## DIRECTION
Below are the records. Restate word for word every line from the one that contains "What is the" through the final line, both included.

══ TASK MATERIAL ══

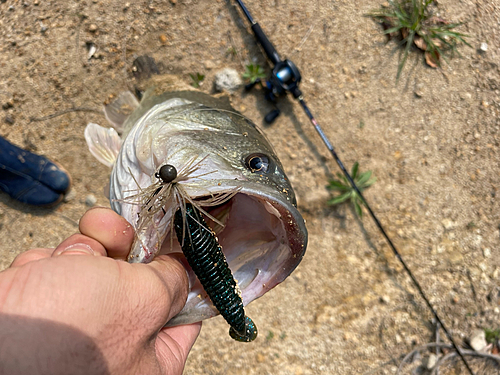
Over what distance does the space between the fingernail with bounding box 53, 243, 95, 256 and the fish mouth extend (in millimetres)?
349

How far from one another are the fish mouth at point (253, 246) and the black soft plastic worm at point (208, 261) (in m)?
0.08

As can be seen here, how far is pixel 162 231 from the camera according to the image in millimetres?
1452

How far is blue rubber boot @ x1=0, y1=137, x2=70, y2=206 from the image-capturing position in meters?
2.85

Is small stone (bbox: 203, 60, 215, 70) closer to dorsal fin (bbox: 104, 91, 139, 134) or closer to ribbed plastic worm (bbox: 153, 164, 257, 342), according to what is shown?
dorsal fin (bbox: 104, 91, 139, 134)

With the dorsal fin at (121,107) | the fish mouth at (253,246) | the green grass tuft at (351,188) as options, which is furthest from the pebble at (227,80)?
the fish mouth at (253,246)

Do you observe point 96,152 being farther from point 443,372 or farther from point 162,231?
point 443,372

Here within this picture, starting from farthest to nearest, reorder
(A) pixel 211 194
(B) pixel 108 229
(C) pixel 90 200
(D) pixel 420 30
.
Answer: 1. (D) pixel 420 30
2. (C) pixel 90 200
3. (B) pixel 108 229
4. (A) pixel 211 194

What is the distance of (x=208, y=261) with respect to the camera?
1342mm

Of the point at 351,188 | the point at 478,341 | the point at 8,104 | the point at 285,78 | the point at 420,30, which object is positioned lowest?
the point at 478,341

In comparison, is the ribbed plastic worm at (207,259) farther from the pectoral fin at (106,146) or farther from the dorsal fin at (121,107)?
the dorsal fin at (121,107)

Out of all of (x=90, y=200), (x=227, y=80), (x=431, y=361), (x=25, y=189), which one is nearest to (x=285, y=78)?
(x=227, y=80)

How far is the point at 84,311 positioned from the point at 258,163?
95cm

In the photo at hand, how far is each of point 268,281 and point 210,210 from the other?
53cm

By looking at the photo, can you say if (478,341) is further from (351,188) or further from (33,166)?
(33,166)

═══

## EXPECTED OUTPUT
What is the distance of (x=208, y=261) with respect to the camera?
1342mm

Of the point at 351,188 | the point at 478,341 | the point at 8,104 | the point at 285,78 | the point at 420,30, which object is positioned lowest?
the point at 478,341

In comparison, is the ribbed plastic worm at (207,259) farther from the pectoral fin at (106,146) or farther from the dorsal fin at (121,107)?
the dorsal fin at (121,107)

Out of all of (x=90, y=200), (x=227, y=80), (x=431, y=361), (x=25, y=189), which one is nearest to (x=285, y=78)?
(x=227, y=80)

How far is the point at 84,311 positioned from the point at 258,163?
95cm

In the photo at hand, how far is each of point 268,281 and point 210,210 from the other?
53cm

By looking at the photo, can you say if (478,341) is further from (351,188) or further from (33,166)?
(33,166)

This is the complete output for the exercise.